___ Text

In Stein verewigt, digital zugänglich: jüdische Friedhöfe in Deutschland
Projektwebsite Steinerne Zeugen digital
„Wissenschaft im Dialog: Internationale Auftakttagung ‚Steinerne Zeugen digital‘“
Friedhöfe sind nicht nur religiöse Orte – sie sind stille Chronisten, erzählen Geschichte(n). Das Akademienprojekt „Steinerne Zeugen digital“ dokumentiert ausgewählte jüdische Friedhöfe in Deutschland, erforscht sie interdisziplinär und macht neue Erkenntnisse auf einer digitalen Plattform verfügbar.
Jüdische Friedhöfe sind für die Ewigkeit angelegt. Allein das spiegelt sich schon in ihrem Namen auf Hebräisch wider: ‚Bet Olam‘, Haus der Ewigkeit. Im Judentum gilt die Totenruhe als unantastbar. Anders als im Christentum werden Gräber weder eingeebnet noch neu belegt. Dadurch bleiben sie erhalten, oft über Jahrhunderte hinweg – und bezeugen jüdisches Leben über viele Generationen.
Stille Zeugen
Über 2.000 jüdische Friedhöfe gibt es heute in Deutschland – mehr als in jedem anderen Land Europas. Die ältesten reichen bis ins 11. Jahrhundert zurück. In den Inschriften erzählen sie von Familien, religiösem Alltag, Namen und Berufen, von Blütezeiten jüdischer Gemeinden, aber auch von Vertreibung, Verfolgung und Neuanfang. Nicht zuletzt spiegeln sie auch den kulturellen Wandel wider: Neben traditionellen hebräischen Inschriften finden sich ab etwa 1800 auch deutsche Texte – zunächst in hebräischen Schriftzeichen, später in lateinischen Lettern. Bislang ist ein Großteil der Inschriften aus der Frühen Neuzeit jedoch kaum wissenschaftlich erforscht.
Jüdische Friedhöfe sind nicht nur religiöse Orte, sie sind Orte der Erinnerung und kultureller Identität. Als steinerne Zeugen bewahren sie eine ebenso bewegte wie bewegende Geschichte, die das Nebeneinander von jüdischer Minderheit und christlicher Mehrheitsgesellschaft über Jahrhunderte dokumentiert. Und doch sind die Orte der Ewigkeit bedroht, durch naturgemäßen Verfall und antisemitisch motivierte Schändungen. Mehr als ein guter Grund, ein digitales Archiv aufzubauen, das diese steinernen Zeugen dauerhaft bewahrt und mit all ihren Facetten verfügbar macht.

______
___ Vorliegende Angaben

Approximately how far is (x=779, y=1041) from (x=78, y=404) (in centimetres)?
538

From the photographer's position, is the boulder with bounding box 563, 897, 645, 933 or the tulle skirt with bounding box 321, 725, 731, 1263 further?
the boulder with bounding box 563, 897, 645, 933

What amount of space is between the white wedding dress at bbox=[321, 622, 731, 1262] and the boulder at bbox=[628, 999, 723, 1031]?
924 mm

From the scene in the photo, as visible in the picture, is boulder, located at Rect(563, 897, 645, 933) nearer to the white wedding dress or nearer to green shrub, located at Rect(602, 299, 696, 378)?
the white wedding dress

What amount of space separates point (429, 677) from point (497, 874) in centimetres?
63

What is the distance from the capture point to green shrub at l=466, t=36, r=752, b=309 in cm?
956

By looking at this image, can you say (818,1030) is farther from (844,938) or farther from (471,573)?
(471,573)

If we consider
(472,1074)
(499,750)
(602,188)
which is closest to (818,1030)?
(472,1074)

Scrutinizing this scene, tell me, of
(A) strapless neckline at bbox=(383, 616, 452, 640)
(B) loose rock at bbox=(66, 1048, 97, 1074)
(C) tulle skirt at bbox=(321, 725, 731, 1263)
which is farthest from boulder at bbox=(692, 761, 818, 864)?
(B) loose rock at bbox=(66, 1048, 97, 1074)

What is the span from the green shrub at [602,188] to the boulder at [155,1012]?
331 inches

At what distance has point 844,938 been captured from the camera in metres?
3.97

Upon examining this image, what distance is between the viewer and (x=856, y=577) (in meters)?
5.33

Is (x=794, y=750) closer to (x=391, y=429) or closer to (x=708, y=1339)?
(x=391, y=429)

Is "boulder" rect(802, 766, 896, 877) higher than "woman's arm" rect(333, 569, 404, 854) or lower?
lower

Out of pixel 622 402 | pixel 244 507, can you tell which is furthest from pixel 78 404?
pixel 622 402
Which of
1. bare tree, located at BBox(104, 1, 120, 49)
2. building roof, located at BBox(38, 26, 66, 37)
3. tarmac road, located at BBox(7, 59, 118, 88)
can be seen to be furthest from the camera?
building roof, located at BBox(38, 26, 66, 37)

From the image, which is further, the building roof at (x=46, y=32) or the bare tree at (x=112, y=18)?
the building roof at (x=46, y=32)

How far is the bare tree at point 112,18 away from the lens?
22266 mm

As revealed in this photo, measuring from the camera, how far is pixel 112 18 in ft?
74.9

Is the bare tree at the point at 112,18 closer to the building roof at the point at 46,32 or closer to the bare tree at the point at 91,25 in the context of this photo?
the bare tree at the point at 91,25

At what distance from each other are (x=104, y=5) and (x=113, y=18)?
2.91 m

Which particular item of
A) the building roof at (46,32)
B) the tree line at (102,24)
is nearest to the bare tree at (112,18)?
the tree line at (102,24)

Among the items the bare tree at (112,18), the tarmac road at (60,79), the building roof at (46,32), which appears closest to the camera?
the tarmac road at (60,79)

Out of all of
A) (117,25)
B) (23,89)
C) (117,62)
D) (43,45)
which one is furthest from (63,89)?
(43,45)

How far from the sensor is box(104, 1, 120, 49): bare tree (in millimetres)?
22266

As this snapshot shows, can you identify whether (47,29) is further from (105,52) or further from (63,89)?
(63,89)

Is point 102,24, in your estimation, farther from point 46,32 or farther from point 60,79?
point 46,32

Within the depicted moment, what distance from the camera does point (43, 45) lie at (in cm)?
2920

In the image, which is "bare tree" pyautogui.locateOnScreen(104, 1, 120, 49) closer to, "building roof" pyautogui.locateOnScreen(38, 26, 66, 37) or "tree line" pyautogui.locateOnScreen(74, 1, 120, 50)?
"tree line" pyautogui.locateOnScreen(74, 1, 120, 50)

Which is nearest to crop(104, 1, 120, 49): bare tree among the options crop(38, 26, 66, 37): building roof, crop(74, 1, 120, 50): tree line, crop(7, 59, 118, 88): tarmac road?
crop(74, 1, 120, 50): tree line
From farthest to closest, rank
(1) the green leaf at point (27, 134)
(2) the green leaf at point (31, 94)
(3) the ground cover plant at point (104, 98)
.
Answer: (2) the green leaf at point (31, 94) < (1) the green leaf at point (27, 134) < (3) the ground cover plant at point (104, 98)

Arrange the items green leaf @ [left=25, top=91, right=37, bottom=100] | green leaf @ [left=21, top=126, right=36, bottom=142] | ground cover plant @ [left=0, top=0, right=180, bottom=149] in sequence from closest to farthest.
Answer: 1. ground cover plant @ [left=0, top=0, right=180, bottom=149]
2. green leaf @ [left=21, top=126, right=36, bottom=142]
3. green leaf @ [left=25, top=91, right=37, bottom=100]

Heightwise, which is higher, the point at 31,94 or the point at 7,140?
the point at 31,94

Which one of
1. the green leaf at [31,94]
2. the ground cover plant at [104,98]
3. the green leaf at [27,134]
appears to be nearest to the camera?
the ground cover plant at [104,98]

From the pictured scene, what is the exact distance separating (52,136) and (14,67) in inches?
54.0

______

_Was zu tun ist_. Schreib aus dem Text über jüdische Friedhöfe die Stelle von „In Stein verewigt, digital“ bis „über viele Generationen.“ Wort für Wort ab.

_Ergebnis_.
In Stein verewigt, digital zugänglich: jüdische Friedhöfe in Deutschland
Projektwebsite Steinerne Zeugen digital
„Wissenschaft im Dialog: Internationale Auftakttagung ‚Steinerne Zeugen digital‘“
Friedhöfe sind nicht nur religiöse Orte – sie sind stille Chronisten, erzählen Geschichte(n). Das Akademienprojekt „Steinerne Zeugen digital“ dokumentiert ausgewählte jüdische Friedhöfe in Deutschland, erforscht sie interdisziplinär und macht neue Erkenntnisse auf einer digitalen Plattform verfügbar.
Jüdische Friedhöfe sind für die Ewigkeit angelegt. Allein das spiegelt sich schon in ihrem Namen auf Hebräisch wider: ‚Bet Olam‘, Haus der Ewigkeit. Im Judentum gilt die Totenruhe als unantastbar. Anders als im Christentum werden Gräber weder eingeebnet noch neu belegt. Dadurch bleiben sie erhalten, oft über Jahrhunderte hinweg – und bezeugen jüdisches Leben über viele Generationen.